Single & Double Flux: Unmasking Evolving Cyber Threats

Federal cybersecurity agencies have issued a call to organizations and DNS providers to strengthen defenses against Fast Flux—an evasion technique increasingly employed by both state-sponsored hackers and ransomware operators.

Though long known, Fast Flux remains remarkably effective: it continues to serve as a resilient means of obscuring malicious infrastructure used for command-and-control operations, malware dissemination, and phishing campaigns. The core concept involves the rapid and frequent rotation of IP addresses associated with a domain, rendering traditional blocking methods virtually futile and making tracking efforts significantly more difficult.

Fast Flux is typically executed through botnets, where numerous infected devices across various countries function as proxy servers. These devices sequentially serve as the “face” of a domain, creating the illusion of hundreds—or even thousands—of legitimate sources, all while masking a single, centralized malicious backend.
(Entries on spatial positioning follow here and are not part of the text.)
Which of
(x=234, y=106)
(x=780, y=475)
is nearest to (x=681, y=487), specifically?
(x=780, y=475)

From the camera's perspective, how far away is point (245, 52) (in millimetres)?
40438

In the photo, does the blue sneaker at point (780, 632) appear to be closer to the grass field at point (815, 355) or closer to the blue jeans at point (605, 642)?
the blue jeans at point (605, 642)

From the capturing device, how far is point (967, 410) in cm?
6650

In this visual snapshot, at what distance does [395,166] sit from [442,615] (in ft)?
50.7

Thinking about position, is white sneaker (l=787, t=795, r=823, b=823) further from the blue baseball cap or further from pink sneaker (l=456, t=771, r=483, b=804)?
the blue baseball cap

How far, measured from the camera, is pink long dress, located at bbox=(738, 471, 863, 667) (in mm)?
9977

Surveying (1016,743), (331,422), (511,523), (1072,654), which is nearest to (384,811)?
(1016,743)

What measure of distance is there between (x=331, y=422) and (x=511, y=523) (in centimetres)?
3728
There are two primary variants of the technique:

• Single Flux — where only the IP addresses returned in DNS responses are frequently rotated;
  

  Single Flux diagram – CISA

   

• Double Flux — which not only rotates IP addresses but also dynamically changes the DNS servers that handle the domain, adding an additional layer of obfuscation and greatly complicating mitigation efforts.
  

  Double Flux diagram – CISA

   

Fast Flux has been observed in use by a range of threat actors, from phishing operators to nation-state-sponsored groups. Notable examples cited by CISA include the Gamaredon group, ransomware families like Hive and Nefilim, and providers of so-called bulletproof hosting—services that shield cybercriminals by offering anonymous and resilient infrastructure.

To counter Fast Flux operations, several measures are advised. Chief among them is the analysis of DNS logs for signs such as frequent IP rotations, unusually low TTL values, high IP entropy, and geographically implausible routing patterns—indicators that can expose malicious activity in its early stages.
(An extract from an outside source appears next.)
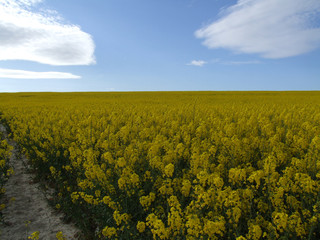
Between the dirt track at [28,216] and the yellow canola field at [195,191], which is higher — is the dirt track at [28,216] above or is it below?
below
Organizations are also encouraged to integrate external threat intelligence feeds and reputation databases into their security infrastructure—particularly SIEM systems and DNS resolvers—to automatically flag domains engaged in Fast Flux. Network traffic monitoring can further aid in identifying telltale signs, such as surges in DNS queries or bursts of connections within short timeframes.

Additionally, the development of custom behavioral detection algorithms tailored to an organization’s historical traffic and infrastructure is recommended. Such algorithms can increase the accuracy of anomaly detection while reducing false positives.

At the defensive perimeter, best practices include deploying IP and domain blocklists, configuring firewalls to limit access to suspicious destinations, and redirecting suspect traffic to internal analysis systems. Centralized logging, swift incident response to DNS anomalies, and participation in inter-organizational information-sharing networks are also considered essential components of a robust defense strategy.